Sources: pro-football-reference, The National Forgotten League, The Associated Press.

R. C. Owens’ one-of-a-kind field goal block, revisited

History, as we all know, is a living thing. More information — better information — comes along, and the record gets revised. Earlier this week I published a post (and photo) about the Colts’ R. C. Owens blocking a field goal try in 1962 in a unique way: He stood back by the goal posts, jumped as high as he could and re-jected a kick attempted by the Redskins.

The newspaper accounts said it was an NFL first, and in all my research I’ve never come across another play like it. (I do remember seeing — on TV — a 1970 game between the Chiefs and Raiders in which Morris Stroud, the Chiefs’ 6-10 tight end, played “goalie” in the closing seconds and nearly blocked a 48-yarder by George Blanda (a boot that left the bitter rivals in a 17-17 deadlock). The Associated Press reported: “The ball barely made it over the crossbar and above the hands of . . . Stroud, who was stationed at the goal line.”

Reader/Facebook buddy/fellow blogger Jack Finarelli brought up another candidate in a comment: Erich Barnes, a six-time Pro Bowl cornerback with the Bears, Giants and Browns from 1958 to ’71. Wrote Jack: “I think I remember [him] doing this also in a game about 1961 or 1962. As I recall, it was considered a ‘blocked field goal’ and was open for recovery.”

So I did a little investigating. Turns out Barnes did do something like that — in 1969, when he was playing for Cleveland. (He may have done it as a Giant, too, but my search of The New York Times archive turned up nothing. It did, though, produce a photo of him blocking a field goal in the conventional fashion against the Rams in ’61.)

Screen Shot 2014-08-30 at 4.41.46 PM

 

Here’s the link to the Cleveland Plain Dealer’s story on The Game in Question. The relevant passage is as follows:

The Eagles got on the board in the second quarter after a freak play. Erich Barnes, who also was injured late in the game and may have a cracked rib, leaped high to deflect Sam Baker’s field goal bid.

Erich was playing right in front of the goal posts. He touched the ball and it bounced back in the playing field, where it was recovered by [Philadelphia’s] Tim Rossovich.

So the Eagles had a first down on the Cleveland 2-yard line. They took it into the end zone on two smashes by Tom Woodeshick.

Maybe that’s why Barnes’ play has been forgotten: because, unlike Owens’, it didn’t prevent the opponent from scoring. In fact, it cost the Browns four points — the difference between a field goal and a touchdown.

There’s also uncertainty about whether Baker’s boot would have gone through the uprights. According to United Press International, he “was short on a 44-yard field goal attempt, and Barnes, leaping high at the goal post in a bid to deflect the ball, batted it back on the playing field.”

Which is why it was a live ball — and why the Eagles were able retain possession.

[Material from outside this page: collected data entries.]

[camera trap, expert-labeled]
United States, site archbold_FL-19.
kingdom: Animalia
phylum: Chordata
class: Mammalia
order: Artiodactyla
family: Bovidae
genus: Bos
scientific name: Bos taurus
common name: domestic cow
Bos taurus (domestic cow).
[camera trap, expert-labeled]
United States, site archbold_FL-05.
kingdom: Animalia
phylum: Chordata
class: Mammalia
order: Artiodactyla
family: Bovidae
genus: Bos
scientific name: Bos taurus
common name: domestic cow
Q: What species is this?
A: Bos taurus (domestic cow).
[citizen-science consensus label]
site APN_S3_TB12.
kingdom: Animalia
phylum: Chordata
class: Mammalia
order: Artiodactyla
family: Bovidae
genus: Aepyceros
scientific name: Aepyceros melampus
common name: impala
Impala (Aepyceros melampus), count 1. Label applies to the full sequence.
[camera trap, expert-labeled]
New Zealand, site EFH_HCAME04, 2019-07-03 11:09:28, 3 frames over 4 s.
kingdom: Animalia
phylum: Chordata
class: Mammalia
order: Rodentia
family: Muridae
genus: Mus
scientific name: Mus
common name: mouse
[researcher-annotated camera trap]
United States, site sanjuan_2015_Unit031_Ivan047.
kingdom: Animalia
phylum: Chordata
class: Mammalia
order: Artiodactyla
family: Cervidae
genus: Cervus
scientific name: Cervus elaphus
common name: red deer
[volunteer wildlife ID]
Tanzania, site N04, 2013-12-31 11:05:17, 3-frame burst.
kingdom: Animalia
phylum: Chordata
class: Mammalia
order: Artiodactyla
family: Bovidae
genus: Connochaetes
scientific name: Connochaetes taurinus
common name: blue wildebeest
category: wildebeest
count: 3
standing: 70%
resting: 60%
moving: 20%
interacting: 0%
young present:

Had the kick gone into the end zone, as it (presumably) did in Owens’ case, it would have been ruled a touchback.

What we don’t know — because we don’t have the game film handy — is what UPI meant by “short.” It could have just meant the ball would have barely made it over to the crossbar. Or . . . it could have meant Barnes’ block was superfluous.

I’d like to think this blog can do this kind of stuff often — that is, try to get the facts as straight as we can. The truth, after all, is in the details.